Meadow Dewdrop, Yosemite Valley

Meadow Dewdrop, Yosemite Valley
Canon EOS-5D Mark III
100 mm
1/15 seconds
F/4
ISO 800

Uniqueness

When I started photographing nature, I couldn’t really identify (nor did I think about) what exactly it was that I wanted to show people—I just knew that I wanted to enjoy and record beautiful scenes. This was good enough for me, and the fact that thousands (millions?) of other photographers were capturing similar images, of similarly beautiful scenes, was no concern to me.

But when I decided to make nature photography my livelihood, I realized that merely capturing beautiful scenes, no matter how beautiful, wouldn’t be enough—to truly succeed as a nature photographer meant distinguishing myself from the countless other photographers also capturing beautiful images. Uniqueness.

Striving for uniqueness doesn’t mean I don’t photograph the clichés (I mean, if it’s beautiful sometimes I just can’t help myself), it just means that I never set out to photograph something that’s already been photographed, in a way that it’s already been photographed. And I’m not satisfied if I’m merely duplicating something that’s been done before.

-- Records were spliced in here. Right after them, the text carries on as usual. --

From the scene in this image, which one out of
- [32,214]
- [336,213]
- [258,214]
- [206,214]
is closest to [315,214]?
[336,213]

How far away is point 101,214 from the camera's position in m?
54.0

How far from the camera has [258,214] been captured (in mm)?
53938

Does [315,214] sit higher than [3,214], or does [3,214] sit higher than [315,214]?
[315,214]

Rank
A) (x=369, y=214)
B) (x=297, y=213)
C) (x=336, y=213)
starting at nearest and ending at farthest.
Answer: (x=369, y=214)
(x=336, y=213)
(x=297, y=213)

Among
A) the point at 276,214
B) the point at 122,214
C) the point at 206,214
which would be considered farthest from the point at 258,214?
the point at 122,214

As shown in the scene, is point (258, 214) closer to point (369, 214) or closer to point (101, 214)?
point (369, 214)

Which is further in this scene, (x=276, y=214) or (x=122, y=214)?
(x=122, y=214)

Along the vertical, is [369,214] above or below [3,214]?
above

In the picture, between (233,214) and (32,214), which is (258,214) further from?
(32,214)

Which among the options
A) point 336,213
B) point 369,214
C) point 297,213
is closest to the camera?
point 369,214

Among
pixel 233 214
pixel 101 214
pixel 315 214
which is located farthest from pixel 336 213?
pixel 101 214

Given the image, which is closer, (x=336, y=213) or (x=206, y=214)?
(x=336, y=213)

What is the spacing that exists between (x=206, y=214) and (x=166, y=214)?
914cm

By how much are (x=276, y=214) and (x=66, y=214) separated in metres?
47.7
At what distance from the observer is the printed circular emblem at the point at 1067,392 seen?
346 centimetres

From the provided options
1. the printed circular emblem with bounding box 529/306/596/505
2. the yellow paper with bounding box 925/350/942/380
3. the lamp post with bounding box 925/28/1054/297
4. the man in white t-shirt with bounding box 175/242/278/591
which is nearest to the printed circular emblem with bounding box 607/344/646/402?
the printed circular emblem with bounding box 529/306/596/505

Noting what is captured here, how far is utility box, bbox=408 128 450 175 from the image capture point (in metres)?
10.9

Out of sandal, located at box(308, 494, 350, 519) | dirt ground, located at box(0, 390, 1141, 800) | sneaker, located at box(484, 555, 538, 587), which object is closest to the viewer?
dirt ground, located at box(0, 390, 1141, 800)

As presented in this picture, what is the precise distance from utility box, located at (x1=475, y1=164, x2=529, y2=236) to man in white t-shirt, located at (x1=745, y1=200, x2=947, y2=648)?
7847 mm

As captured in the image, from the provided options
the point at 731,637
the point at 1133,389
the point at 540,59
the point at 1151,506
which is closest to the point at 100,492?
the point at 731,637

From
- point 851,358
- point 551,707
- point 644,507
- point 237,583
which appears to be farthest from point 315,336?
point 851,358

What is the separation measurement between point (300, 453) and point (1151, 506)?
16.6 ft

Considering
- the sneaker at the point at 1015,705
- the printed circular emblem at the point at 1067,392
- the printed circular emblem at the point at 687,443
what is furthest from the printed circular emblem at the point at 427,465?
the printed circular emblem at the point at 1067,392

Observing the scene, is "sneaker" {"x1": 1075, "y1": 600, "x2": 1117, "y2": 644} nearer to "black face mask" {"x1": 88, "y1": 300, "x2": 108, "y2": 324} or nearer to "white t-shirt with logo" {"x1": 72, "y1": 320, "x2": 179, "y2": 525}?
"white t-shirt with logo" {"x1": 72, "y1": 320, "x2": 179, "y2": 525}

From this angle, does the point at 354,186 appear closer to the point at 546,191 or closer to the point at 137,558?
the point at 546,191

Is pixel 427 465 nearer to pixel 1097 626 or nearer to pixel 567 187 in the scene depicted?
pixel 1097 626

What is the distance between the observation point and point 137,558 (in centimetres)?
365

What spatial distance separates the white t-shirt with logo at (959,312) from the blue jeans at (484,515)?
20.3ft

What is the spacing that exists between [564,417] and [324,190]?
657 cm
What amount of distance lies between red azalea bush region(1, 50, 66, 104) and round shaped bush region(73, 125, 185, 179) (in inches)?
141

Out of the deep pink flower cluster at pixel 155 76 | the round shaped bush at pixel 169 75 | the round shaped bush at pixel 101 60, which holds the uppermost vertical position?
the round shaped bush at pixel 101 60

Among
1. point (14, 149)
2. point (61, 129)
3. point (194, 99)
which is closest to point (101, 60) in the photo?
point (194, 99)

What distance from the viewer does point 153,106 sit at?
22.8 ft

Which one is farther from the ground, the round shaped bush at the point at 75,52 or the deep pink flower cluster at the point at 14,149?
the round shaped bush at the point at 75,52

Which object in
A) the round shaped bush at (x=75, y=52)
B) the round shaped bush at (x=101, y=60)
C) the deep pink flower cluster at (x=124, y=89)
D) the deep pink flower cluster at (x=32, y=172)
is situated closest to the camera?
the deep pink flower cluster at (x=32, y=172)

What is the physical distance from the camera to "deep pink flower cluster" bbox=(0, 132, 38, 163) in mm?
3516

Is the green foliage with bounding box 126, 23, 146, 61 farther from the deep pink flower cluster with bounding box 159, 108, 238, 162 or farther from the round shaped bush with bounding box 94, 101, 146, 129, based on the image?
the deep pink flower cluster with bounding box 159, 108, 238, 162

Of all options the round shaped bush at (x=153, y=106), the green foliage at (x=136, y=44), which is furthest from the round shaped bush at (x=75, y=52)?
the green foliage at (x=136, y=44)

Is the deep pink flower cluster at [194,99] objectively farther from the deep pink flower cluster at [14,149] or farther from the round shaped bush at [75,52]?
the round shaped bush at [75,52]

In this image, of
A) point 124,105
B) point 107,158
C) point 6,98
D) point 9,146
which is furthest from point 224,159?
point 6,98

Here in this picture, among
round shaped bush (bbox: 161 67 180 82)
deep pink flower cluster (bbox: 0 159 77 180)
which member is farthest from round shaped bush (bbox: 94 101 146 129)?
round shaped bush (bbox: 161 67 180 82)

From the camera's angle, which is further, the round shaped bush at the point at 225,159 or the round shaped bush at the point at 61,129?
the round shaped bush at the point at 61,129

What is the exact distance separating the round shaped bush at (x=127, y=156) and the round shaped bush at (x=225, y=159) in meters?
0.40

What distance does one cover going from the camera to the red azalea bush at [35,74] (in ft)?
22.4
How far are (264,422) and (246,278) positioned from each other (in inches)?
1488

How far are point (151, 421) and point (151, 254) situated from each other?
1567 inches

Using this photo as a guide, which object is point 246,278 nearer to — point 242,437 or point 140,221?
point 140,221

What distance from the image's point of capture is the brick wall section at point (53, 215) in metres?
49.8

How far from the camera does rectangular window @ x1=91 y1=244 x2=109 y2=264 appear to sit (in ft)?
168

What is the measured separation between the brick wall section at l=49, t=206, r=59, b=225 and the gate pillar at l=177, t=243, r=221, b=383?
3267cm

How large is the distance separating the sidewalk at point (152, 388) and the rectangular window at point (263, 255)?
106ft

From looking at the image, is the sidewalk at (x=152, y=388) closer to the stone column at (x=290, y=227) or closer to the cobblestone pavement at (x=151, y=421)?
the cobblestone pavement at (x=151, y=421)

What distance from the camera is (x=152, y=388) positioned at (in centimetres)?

Of course uniqueness is in the eye of the beholder. But this isn’t really about whether or not I’ve succeeded in creating uniqueness—it’s about the realization that simply striving for uniqueness has helped me see nature better, and has made me a better photographer.

Getting personal

Another insight that has influenced my photography is the understanding that my favorite moments with nature are the private ones. This insight has led me to photograph only scenes that allow me to imagine a world untouched by the hand of Man. Browse my galleries and you’ll get a pretty good idea of the places and things that make me happiest: the moon and stars, water, weather pull me with or without a camera. My connection to Yosemite predates my memories. And Hawaii is simply heaven on Earth. I could go on.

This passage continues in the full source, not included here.